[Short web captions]
◇ ◇ ◇

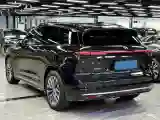 2025 NIO ES6 BEV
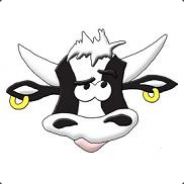 Ninjakuh - steam id 76561197963232456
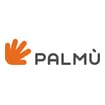 Logo Palmu' Srl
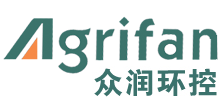 深圳市堅(jiān)豐電子股份有限公司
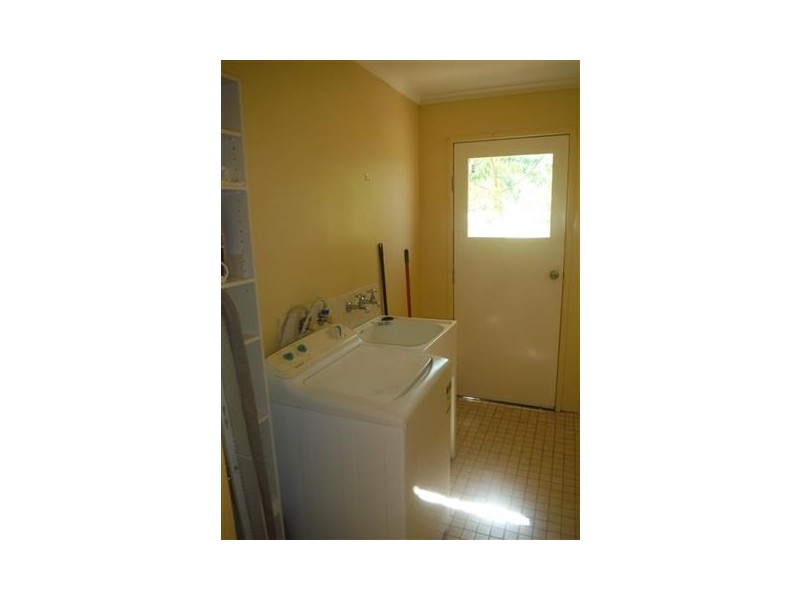 1/11 Tiffin, Roma QLD 4455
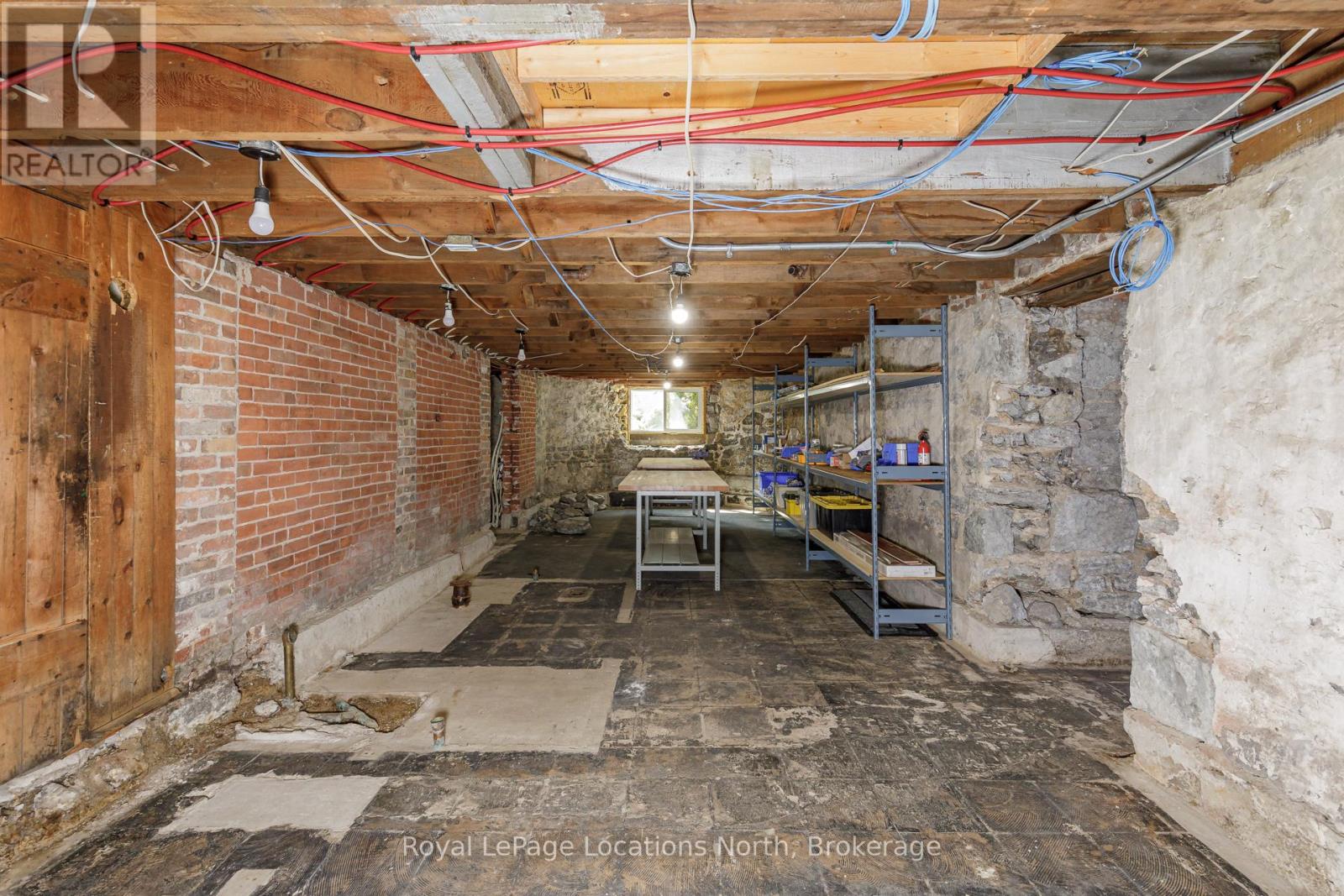 43 Elgin Street Property Photo 46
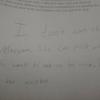 Sams_essay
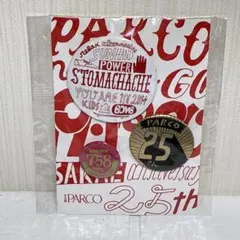 Item thumbnail for item d21342f8-72e6-4b94-abc2-d594fe0cd40c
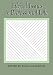 Ethical Issues in Professional Life Ethical Issues in Professional Life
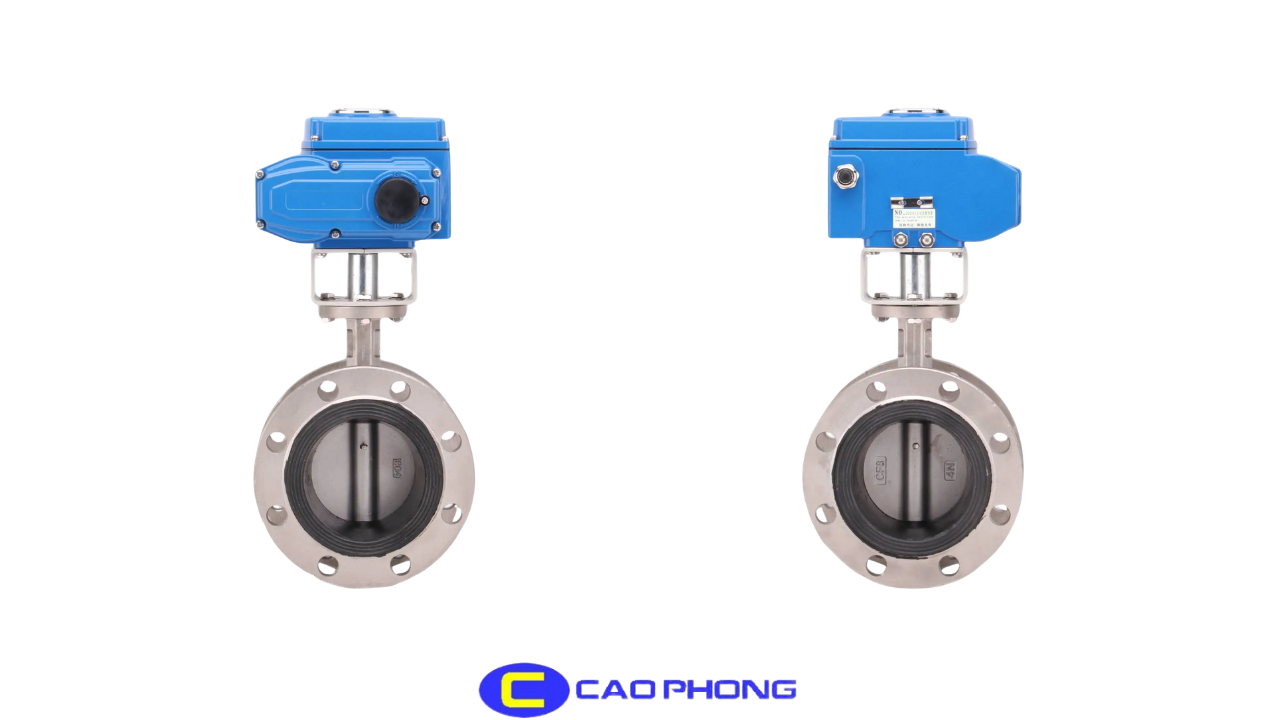 van-buom-inox-mat-bich-dieu-khien-dien-d941x-16p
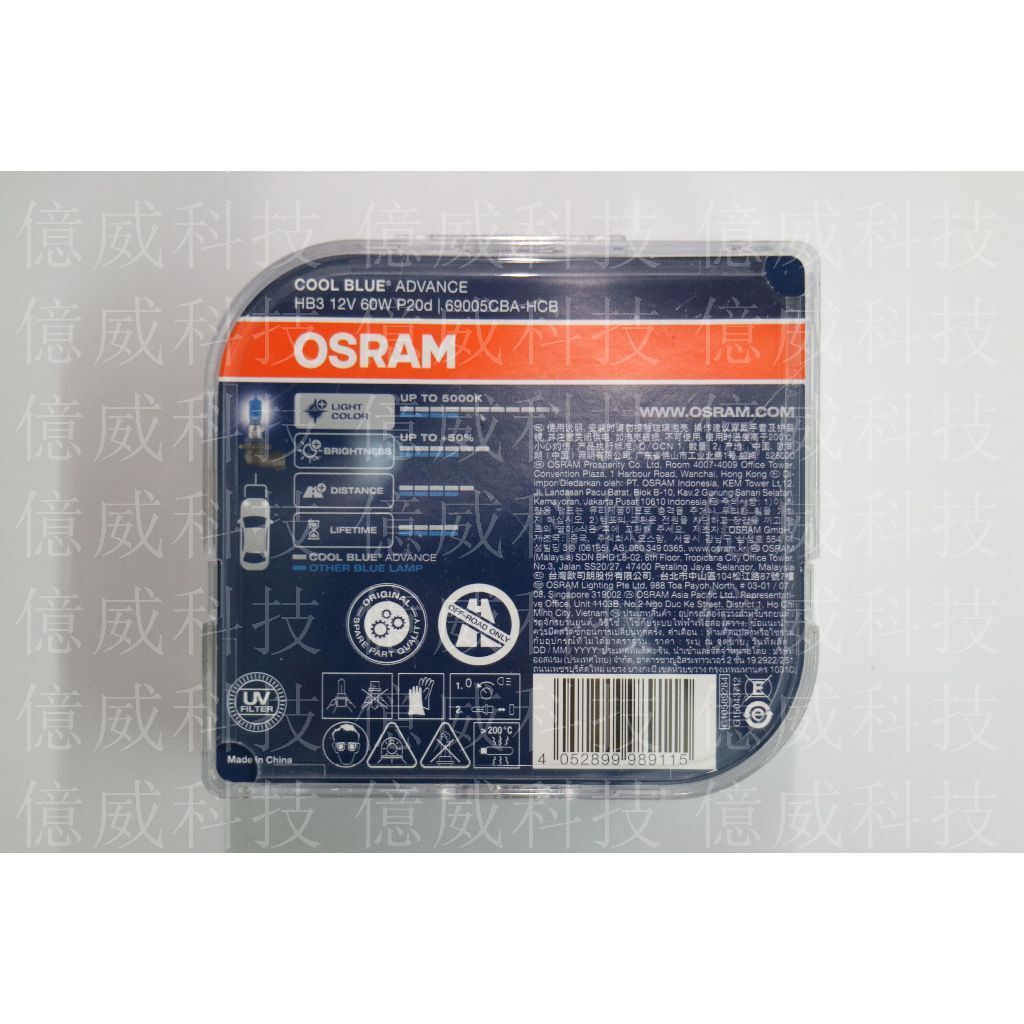 tw-11134207-7r98y-lnr1przmxg6x0c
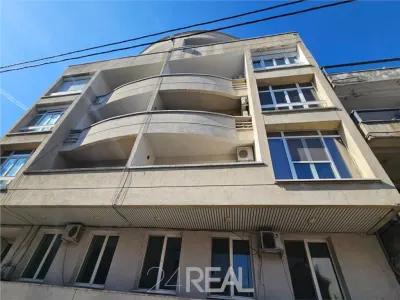 Inchiriere birou langa Herastrau/Arcul de Triumf - parter de la 270 mp - foto 17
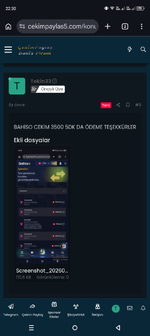 Screenshot_20260731-223046.png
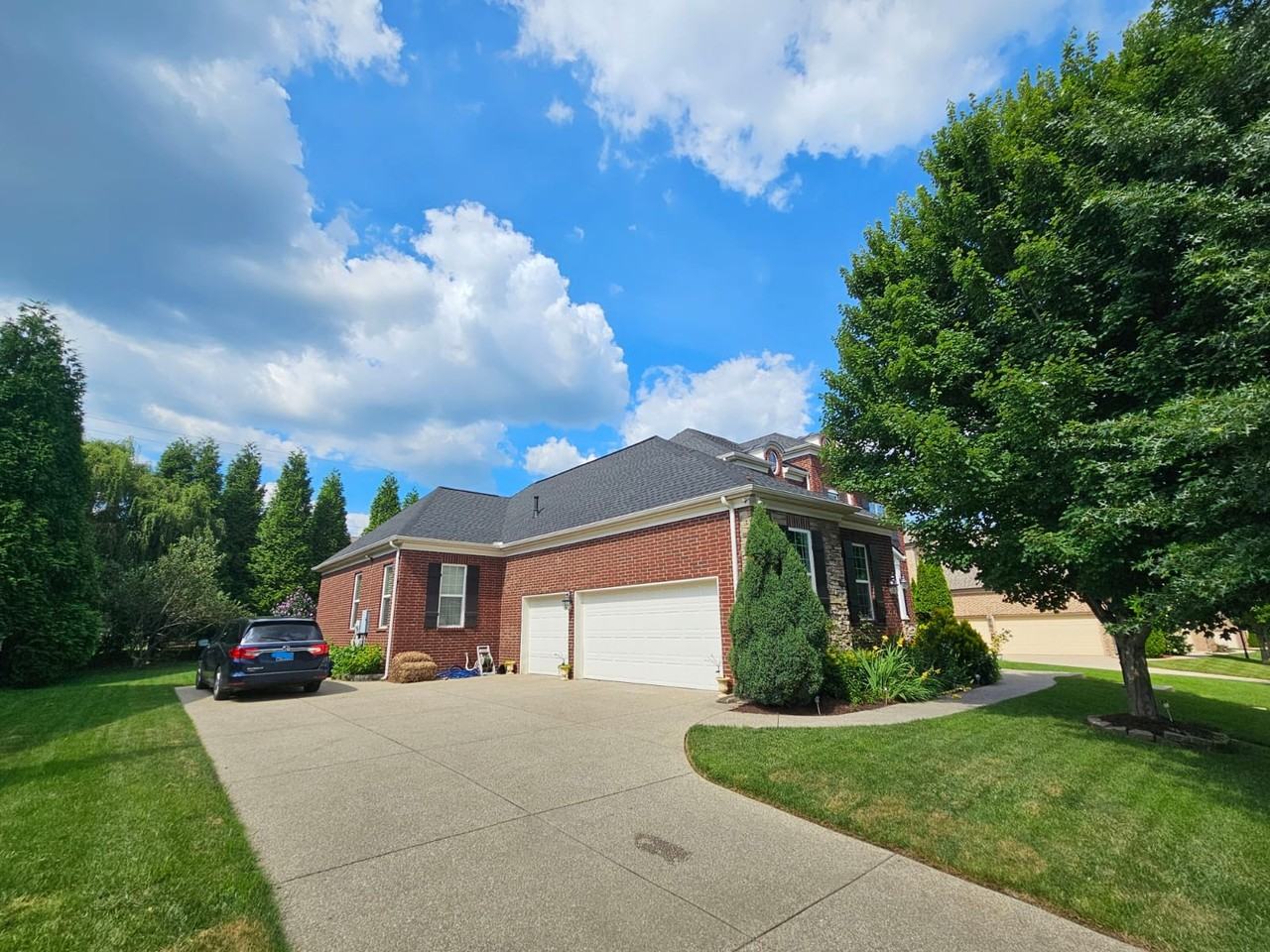1530 Bledsoe Ln #NA - Photo 2 of 28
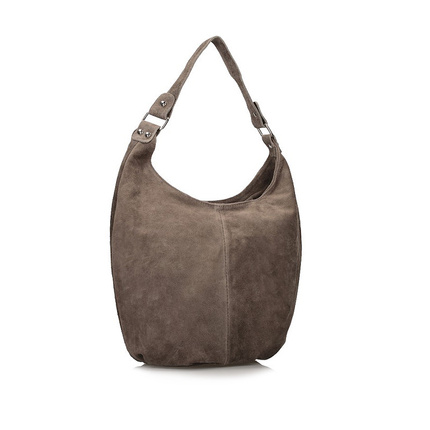 Worek Toscanio A284 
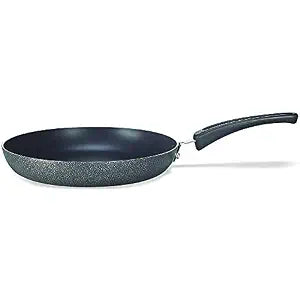 PRESTIGE OMEGA SELECT PLUS COOKWARE FRY PAN 25CM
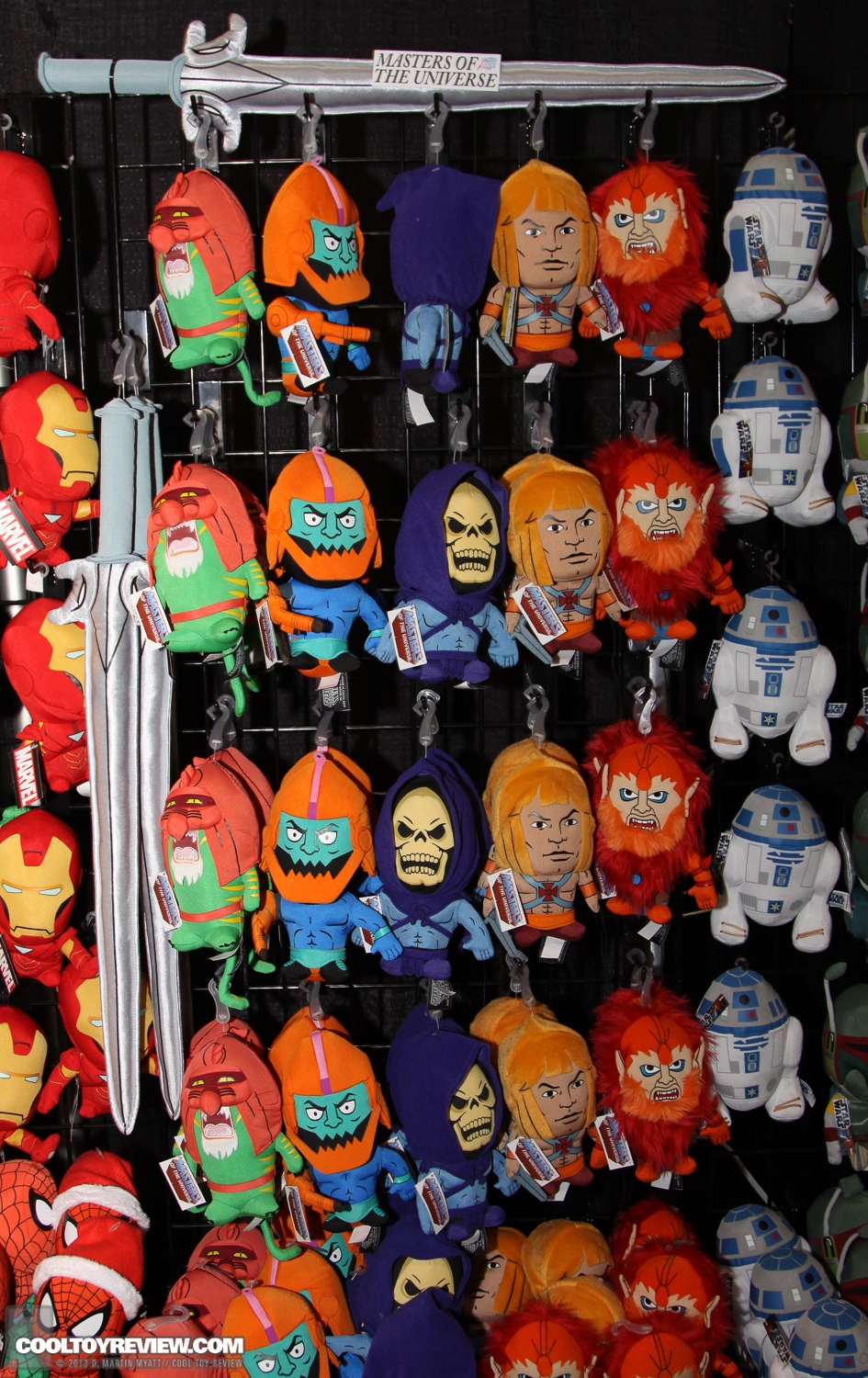 2013_International_Toy_Fair_Comic_Images-03.jpg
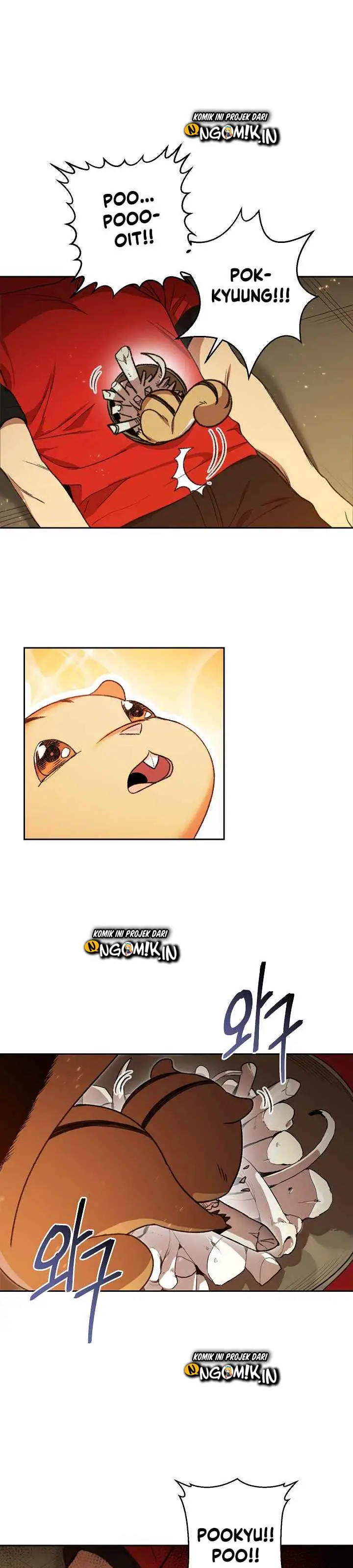 image-komik-dungeon-reset-chapter-10-22/33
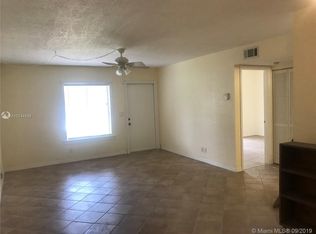 6341 Chasewood Dr APT A, Jupiter, FL 33458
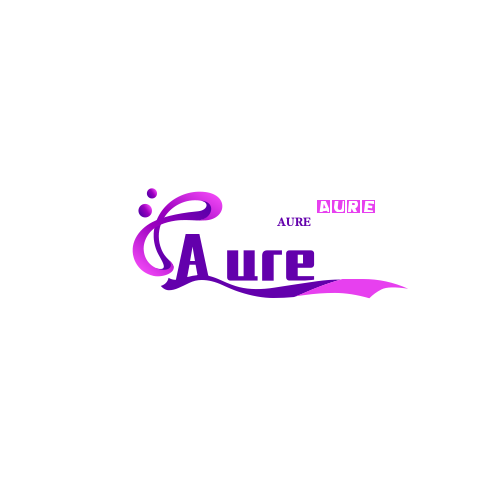 Aurélien | Premium Men’s Clothing & Apparel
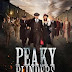 Peaky Blinders Season: 5 Review, Rating, Cast 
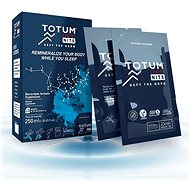 Totum Sport Nite, 10 x 25ml - Minerals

◇ ◇ ◇

- What to do:
Each entry above is to be restated exactly, without its images.

- Exercise answer:
 2025 NIO ES6 BEV
 Ninjakuh - steam id 76561197963232456
 Logo Palmu' Srl
 深圳市堅(jiān)豐電子股份有限公司
 1/11 Tiffin, Roma QLD 4455
 43 Elgin Street Property Photo 46
 Sams_essay
 Item thumbnail for item d21342f8-72e6-4b94-abc2-d594fe0cd40c
 Ethical Issues in Professional Life Ethical Issues in Professional Life
 van-buom-inox-mat-bich-dieu-khien-dien-d941x-16p
 tw-11134207-7r98y-lnr1przmxg6x0c
 Inchiriere birou langa Herastrau/Arcul de Triumf - parter de la 270 mp - foto 17
 Screenshot_20260731-223046.png
1530 Bledsoe Ln #NA - Photo 2 of 28
 Worek Toscanio A284 
 PRESTIGE OMEGA SELECT PLUS COOKWARE FRY PAN 25CM
 2013_International_Toy_Fair_Comic_Images-03.jpg
 image-komik-dungeon-reset-chapter-10-22/33
 6341 Chasewood Dr APT A, Jupiter, FL 33458
 Aurélien | Premium Men’s Clothing & Apparel
 Peaky Blinders Season: 5 Review, Rating, Cast 
 Totum Sport Nite, 10 x 25ml - Minerals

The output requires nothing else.